Bitcoin has experienced a decline of 4.4%, settling at approximately $65,000 as the trading week begins in Asia. This downturn follows a notable drop from the $67,000 range where it was positioned over the weekend. According to on-chain data from Glassnode and CryptoQuant, while the immediate panic may be subsiding, the overall market structure continues to face pressure.
Recent metrics from Glassnode indicate that newer Bitcoin investors have been realizing substantial losses. On February 6, a smoothed 7-day measure revealed that short-term holders were collectively locking in losses exceeding $1.24 billion per day. As of today, this figure has moderated to around –$0.48 billion per day, suggesting that although the pace of panic selling has eased, it has not completely halted.
Data from CryptoQuant supports this view, illustrating a shift in market dynamics. The report highlights that the volume of Bitcoin flowing to exchanges surged to nearly 60,000 BTC per day during the early February price drop towards $60,000. This figure has since decreased to approximately 23,000 BTC on a 7-day smoothed basis, indicating a cooling of the immediate selling pressure. However, the profile of the sellers has changed significantly.
CryptoQuant”s “exchange whale ratio” has risen to 0.64, representing the highest level observed since 2015. This statistic implies that nearly two-thirds of the Bitcoin entering exchanges derives from just the ten largest deposits each day. In essence, larger holders, commonly referred to as whales, are now responsible for the majority of the supply hitting exchanges, as reflected in the increased average size of each deposit, which has reached levels not seen since mid-2022. This trend underscores that it is predominantly larger players, rather than retail investors, who are currently influencing the exchange activity.
In the altcoin arena, a broader distribution is apparent.

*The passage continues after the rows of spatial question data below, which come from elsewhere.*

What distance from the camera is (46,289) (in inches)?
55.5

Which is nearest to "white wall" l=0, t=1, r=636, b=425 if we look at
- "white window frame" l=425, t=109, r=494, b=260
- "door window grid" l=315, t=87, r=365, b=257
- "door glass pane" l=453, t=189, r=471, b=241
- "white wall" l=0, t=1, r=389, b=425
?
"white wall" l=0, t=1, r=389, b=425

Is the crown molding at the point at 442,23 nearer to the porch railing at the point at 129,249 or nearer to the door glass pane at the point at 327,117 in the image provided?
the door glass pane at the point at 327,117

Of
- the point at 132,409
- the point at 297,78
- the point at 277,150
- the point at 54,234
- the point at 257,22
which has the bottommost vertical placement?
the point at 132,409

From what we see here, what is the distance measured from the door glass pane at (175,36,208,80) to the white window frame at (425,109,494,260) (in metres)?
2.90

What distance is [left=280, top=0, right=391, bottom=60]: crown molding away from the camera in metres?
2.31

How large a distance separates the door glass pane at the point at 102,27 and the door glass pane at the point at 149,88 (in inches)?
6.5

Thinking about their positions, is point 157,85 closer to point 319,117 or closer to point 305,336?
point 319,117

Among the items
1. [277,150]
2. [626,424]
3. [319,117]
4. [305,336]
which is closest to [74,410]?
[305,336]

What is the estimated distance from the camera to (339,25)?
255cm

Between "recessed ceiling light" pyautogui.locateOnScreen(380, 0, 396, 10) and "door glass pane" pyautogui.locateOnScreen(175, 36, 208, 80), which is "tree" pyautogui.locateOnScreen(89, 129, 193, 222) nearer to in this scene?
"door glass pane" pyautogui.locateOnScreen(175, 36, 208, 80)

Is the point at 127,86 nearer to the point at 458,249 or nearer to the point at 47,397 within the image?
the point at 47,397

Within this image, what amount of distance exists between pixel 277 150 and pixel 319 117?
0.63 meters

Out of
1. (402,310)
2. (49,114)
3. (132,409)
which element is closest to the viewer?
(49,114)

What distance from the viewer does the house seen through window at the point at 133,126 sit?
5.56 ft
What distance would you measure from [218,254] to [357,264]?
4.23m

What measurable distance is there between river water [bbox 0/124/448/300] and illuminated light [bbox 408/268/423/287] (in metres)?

CryptoQuant”s findings indicate that average daily altcoin exchange deposits have risen to about 49,000 in 2026, a notable increase from the approximately 40,000 recorded in the fourth quarter of 2025. Historically, elevated deposit activity for alternative tokens has been associated with heightened volatility and a diminished risk appetite among investors.
Additionally, liquidity buffers are experiencing a contraction. Net USDT inflows to exchanges have plummeted from a one-year peak of $616 million in November to just $27 million recently, with a brief period of negative inflows noted in late January. Typically, stablecoin inflows increase during bullish market phases; their current decline suggests a reduction in marginal buying power.
In summary, the combination of loss-realization metrics from Glassnode and exchange activity data from CryptoQuant paints a picture of a market that is processing a capitulation event but has yet to see a robust revival in demand. As the week unfolds, the critical question remains whether the $65,000 price level will serve as a reliable pivot point or if Bitcoin will continue to navigate a prolonged base-building phase.